The Wordy Shipmates follows a fairly straight narrative, beginning with the 1629 immigration to the New World of a few key Massachusetts colonists, notably John Winthrop, and covering nearly two decades, including the banishment of Roger Williams, the trial of Anne Hutchinson, and the horrific Pequot War. Vowell being Vowell, she digresses frequently, slipping into modern parallels and anecdotes with grace and wit.

Vowell’s affection for the Massachusetts Puritans is obvious, and one of the most interesting aspects of the book is the way she rebuts the stereotype of Puritans as ignorant, sexually repressed zealots. Clearly the Puritans were fervently religious—religion was their primary motivation in establishing a colony—but regulating and degrading sexuality wasn’t paramount to their worldview, and they placed great emphasis on scholarly education, founding Harvard just a few short years after establishing their colony. (The contrasts Vowell draws are not flattering to today’s fundamentalists.) Furthermore, the Puritans gave us Roger Williams, an extremely religious man who pioneered the idea of the separation of church and state, in large part because he believed that coercing people to lead actively moral lives is an affront to God.

Vowell’s take on Williams is deeply nuancedat one point, she describes him as difficult to like but easy to loveand similarly, her portrait of Anne Hutchinson is sympathetic but considerably wartier than the rah-rah bio I remember from my childhood book on groundbreaking women in American history. (They Led the Way—I bought it myself at the school book fair in fourth grade, and I loved it.) In one of her book’s most unsettling passages, Vowell explores how Hutchinson’s attempts to further democratize religious authority, to take it away from the “elites,” to emphasize feeling over education, led inevitably to the reflexive rejection of informed opinion in all arenas.

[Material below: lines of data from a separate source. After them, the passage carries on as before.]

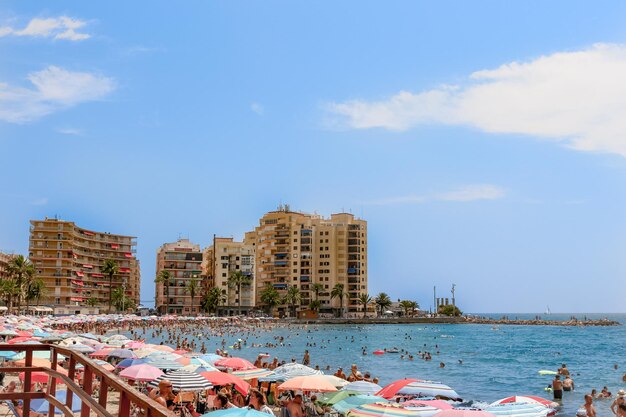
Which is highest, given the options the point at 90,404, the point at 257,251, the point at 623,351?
the point at 257,251

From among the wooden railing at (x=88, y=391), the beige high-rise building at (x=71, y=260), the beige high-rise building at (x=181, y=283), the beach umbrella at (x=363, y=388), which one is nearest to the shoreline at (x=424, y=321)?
the beige high-rise building at (x=181, y=283)

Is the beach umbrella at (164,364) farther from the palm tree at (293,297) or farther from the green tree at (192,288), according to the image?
the green tree at (192,288)

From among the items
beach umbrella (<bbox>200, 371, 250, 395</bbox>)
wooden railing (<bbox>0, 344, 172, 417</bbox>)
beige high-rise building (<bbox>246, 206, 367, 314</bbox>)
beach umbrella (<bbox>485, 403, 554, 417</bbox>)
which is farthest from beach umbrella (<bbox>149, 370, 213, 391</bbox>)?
beige high-rise building (<bbox>246, 206, 367, 314</bbox>)

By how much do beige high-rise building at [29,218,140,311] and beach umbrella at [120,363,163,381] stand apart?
10897 cm

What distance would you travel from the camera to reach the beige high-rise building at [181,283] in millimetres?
144500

Her comparison of Hutchinson with George W. Bush actually make me wince—my inner fourth-grade self screamed protestations—but I understand the point Vowell is making and, much as it pains me, it’s worth considering.

Vowell has the remarkable ability to look at a single idea and to see not just the good and bad in it—most of us can visualize that pastiche—but rather to see how that single idea is in itself both good and bad, simultaneously, as a whole. The best example is her passionately felt meditation on the concept of American exceptionalism, exemplified by Winthrop’s famous “city on a hill” line. The idea has justified unjust wars and horrific atrocities—we can do virtually any terrible thing if we can convince ourselves that we know best—and yet the idea still holds such power for those of us who want the United States to live up to its best instincts, to be better.

Hell, just days ago, in thinking about this election, I wrote that I wanted to see this country “leading by example on the international stage as a model of human rights and a beacon of opportunity,” and what is that if not a reflection of American exceptionalism, a longing to live in a shining city on a hill? Despite the passing of centuries, the reprehensible appropriation by Reagan, and the countless collective sins in the history of the United States, Winthrop’s Biblically inspired vision still holds tremendous power. For good and ill, our Puritan heritage still lingers in the American psyche. Vowell understands that. The Wordy Shipmates isn’t just a history book; it’s a portrait of who we are now.